Mobilités

Mettre un terme à l’anarchie sur les trottoirs

06.06.2019

Chaque mois, de nouveaux opérateurs investissent les trottoirs parisiens. 13 sont aujourd’hui déployés dans la capitale, totalisant 15.000 engins en libre-service. Au rythme actuel, ce nombre pourrait atteindre les 40.000 dans les prochains mois.

La charte a enfin été signée avec les opérateurs, le 20 mai dernier, mais l’anarchie continue : la presse se fait l’écho tous les jours ou presque d’accidents graves, les médecins-urgentistes tirent le signal d’alarme sur les dangers pour les usagers et les piétons. Ces accidents ne sont d’ailleurs pas couverts par une assurance spécifique de l’opérateur.

En dépit de quelques opérations devant les journalistes, les trottinettes continuent de circuler et de stationner sur les trottoirs. La Mairie de Paris n’a pas assumé son rôle de régulateur, alors que d’autres villes l’ont fait (Nice, Bordeaux, etc).

Après avoir déposé il y a 7 mois un projet de code du trottoir, qui prévoyait l’interdiction de circulation sur les trottoirs et la mise en place d’une redevance, nous déposons comme à chaque conseil des nouvelles propositions :

1/ Nous demandons un moratoire sur la circulation des trottinettes, cela permettra de lancer un appel à concurrence pour exploiter un service avec un nombre limité de trottinettes et d’opérateurs, avec des obligations contractuelles et des pénalités financières en cas de non-respect.  

2/ Nous voulons que les chiffres de l’accidentologie soient publiés. Les dernières statistiques datent de 2017, avec une augmentation de 20 % des blessés ou tués en rollers ou trottinettes par rapport à 2016 pour Paris. C’était avant l’arrivée du free floating. Le projet de décret ne prévoit une obligation que pour les moins de 12 ans.

3/ Comme le recommandent les médecins, nous demandons que le port du casque devienne obligatoire. Aux opérateurs de mettre à disposition sur les trottinettes un casque, comme le font ceux qui louent des scooters. 

4/ Limiter la vitesse des trottinettes. 

Il est facile de brider la vitesse des trottinettes électriques.
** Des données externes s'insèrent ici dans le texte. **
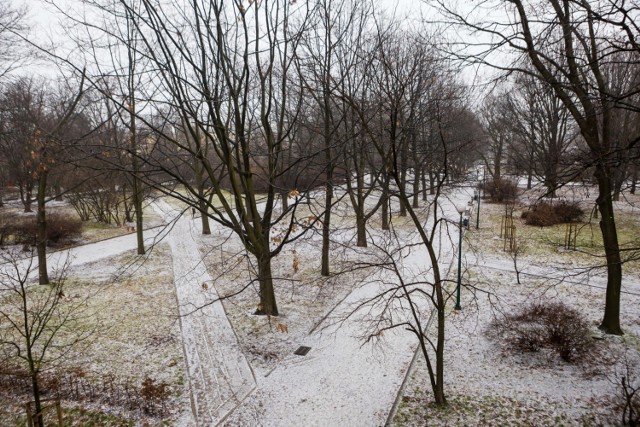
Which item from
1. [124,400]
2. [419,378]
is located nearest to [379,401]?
[419,378]

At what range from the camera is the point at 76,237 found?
21.0 meters

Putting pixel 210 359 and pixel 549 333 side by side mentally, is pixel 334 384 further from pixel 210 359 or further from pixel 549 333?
pixel 549 333

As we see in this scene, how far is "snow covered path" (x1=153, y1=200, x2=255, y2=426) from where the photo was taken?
704 cm

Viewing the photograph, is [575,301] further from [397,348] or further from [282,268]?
[282,268]

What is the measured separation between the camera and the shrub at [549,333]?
832 centimetres

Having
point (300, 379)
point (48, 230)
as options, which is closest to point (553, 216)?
point (300, 379)

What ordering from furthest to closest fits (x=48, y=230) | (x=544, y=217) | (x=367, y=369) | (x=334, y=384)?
(x=544, y=217) < (x=48, y=230) < (x=367, y=369) < (x=334, y=384)

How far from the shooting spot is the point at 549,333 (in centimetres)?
864

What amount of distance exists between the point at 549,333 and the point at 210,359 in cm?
793

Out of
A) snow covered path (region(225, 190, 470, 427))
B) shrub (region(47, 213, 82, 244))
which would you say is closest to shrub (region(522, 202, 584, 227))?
snow covered path (region(225, 190, 470, 427))

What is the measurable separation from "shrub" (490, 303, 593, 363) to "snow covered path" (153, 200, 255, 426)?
19.7ft

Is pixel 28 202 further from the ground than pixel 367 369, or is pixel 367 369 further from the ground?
pixel 28 202

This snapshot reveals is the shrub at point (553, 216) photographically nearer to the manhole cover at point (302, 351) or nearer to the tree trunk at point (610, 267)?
the tree trunk at point (610, 267)

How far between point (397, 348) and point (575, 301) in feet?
21.1
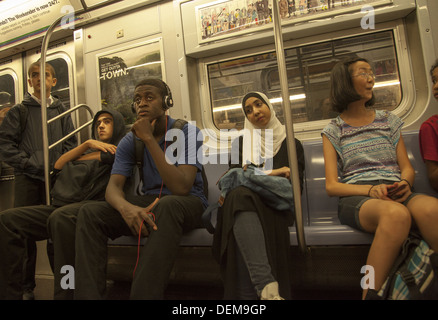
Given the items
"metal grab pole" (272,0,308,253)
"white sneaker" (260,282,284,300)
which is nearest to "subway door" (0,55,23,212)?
"metal grab pole" (272,0,308,253)

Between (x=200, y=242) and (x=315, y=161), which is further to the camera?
(x=315, y=161)

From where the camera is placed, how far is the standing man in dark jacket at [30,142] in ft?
9.27

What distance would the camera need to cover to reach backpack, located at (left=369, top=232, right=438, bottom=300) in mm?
1240

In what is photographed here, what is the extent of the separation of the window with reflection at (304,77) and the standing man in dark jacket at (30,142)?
1.62m

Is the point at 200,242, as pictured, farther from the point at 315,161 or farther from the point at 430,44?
the point at 430,44

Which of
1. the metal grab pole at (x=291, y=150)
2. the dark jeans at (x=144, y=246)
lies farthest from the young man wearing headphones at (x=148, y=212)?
the metal grab pole at (x=291, y=150)

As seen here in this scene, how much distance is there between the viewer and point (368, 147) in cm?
182

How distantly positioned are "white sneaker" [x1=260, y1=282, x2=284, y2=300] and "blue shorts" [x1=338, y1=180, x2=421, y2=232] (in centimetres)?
56

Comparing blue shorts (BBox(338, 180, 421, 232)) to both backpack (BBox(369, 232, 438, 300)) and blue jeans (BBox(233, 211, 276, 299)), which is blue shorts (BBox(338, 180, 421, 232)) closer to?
backpack (BBox(369, 232, 438, 300))

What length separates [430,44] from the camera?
2357mm

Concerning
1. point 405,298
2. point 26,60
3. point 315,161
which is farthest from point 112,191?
point 26,60
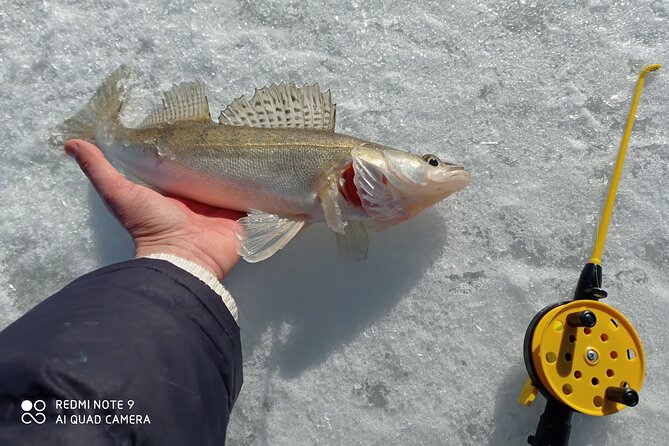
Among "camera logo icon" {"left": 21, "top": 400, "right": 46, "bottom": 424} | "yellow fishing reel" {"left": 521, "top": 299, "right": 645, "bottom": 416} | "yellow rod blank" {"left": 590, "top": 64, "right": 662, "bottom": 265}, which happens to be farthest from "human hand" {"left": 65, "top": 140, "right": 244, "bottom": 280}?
"yellow rod blank" {"left": 590, "top": 64, "right": 662, "bottom": 265}

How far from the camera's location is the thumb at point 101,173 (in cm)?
243

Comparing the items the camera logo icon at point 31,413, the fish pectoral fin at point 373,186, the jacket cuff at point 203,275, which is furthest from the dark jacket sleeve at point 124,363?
the fish pectoral fin at point 373,186

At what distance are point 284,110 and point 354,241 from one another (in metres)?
0.80

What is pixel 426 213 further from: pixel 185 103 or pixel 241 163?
pixel 185 103

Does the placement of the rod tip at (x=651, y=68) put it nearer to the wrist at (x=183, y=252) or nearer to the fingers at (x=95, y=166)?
the wrist at (x=183, y=252)

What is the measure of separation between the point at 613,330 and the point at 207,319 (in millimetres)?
1897

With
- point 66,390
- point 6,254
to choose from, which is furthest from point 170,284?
point 6,254

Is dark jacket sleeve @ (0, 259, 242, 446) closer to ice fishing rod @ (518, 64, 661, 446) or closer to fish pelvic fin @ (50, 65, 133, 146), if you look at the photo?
fish pelvic fin @ (50, 65, 133, 146)

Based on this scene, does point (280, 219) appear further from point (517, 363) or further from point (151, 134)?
point (517, 363)

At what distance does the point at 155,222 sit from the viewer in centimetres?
→ 243

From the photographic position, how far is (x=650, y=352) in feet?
8.34

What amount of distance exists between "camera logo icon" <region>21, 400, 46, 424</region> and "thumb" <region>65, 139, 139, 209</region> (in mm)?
1220

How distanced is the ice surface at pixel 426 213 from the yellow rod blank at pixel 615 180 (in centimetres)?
8

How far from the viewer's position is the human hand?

Aujourd’hui, elles peuvent rouler jusqu’à 25 km/h sur les trottoirs. Selon les médecins, cette vitesse entraîne inévitablement des conséquences graves pour les piétons et les usagers. 

Nous proposons donc de limiter la vitesse des trottinettes à 15 km/h de manière générale et à 8km/h dans les zones piétonnes, comme l’a fait Lyon. 

5/ Réduire les délais avant l’enlèvement des engins génants

La charte de bonne conduite laisse 24h à l’opérateur avant que les services de la Ville enlèvent une trottinette qui gêne les piétons. La Ville invite les opérateurs à le faire dans les 12h. 

Ces délais sont beaucoup trop longs, nous proposons de les réduire pour que l’opérateur s’engage à enlever les engins signalés gênants dans les 3h, sous peine que les services de la Ville le fasse dans les 3h qui suivent.

6/ Les trottinettes sont présentées comme une forme de mobilité durable. Or, leur usage pose des questions environnementales de premier ordre :

la durée de vie d’une trottinette a été estimée à 28 jours et 227 km par une association environnementale américaine, ce qui pose la question de leur recyclage ;

les chargeurs de trottinettes utilisent parfois des véhicules Diesel pour déposer et récupérer les engins ; 

la recharge a pu être faite avec des groupes électrogènes fonctionnant au Diesel ;

Nous demandons donc que chaque opérateur fournisse un bilan environnemental de leur activité : durée de vie des engins, mode de recharge, énergie utilisée par les véhicules de dépose/récupération, recyclage des trottinettes hors service.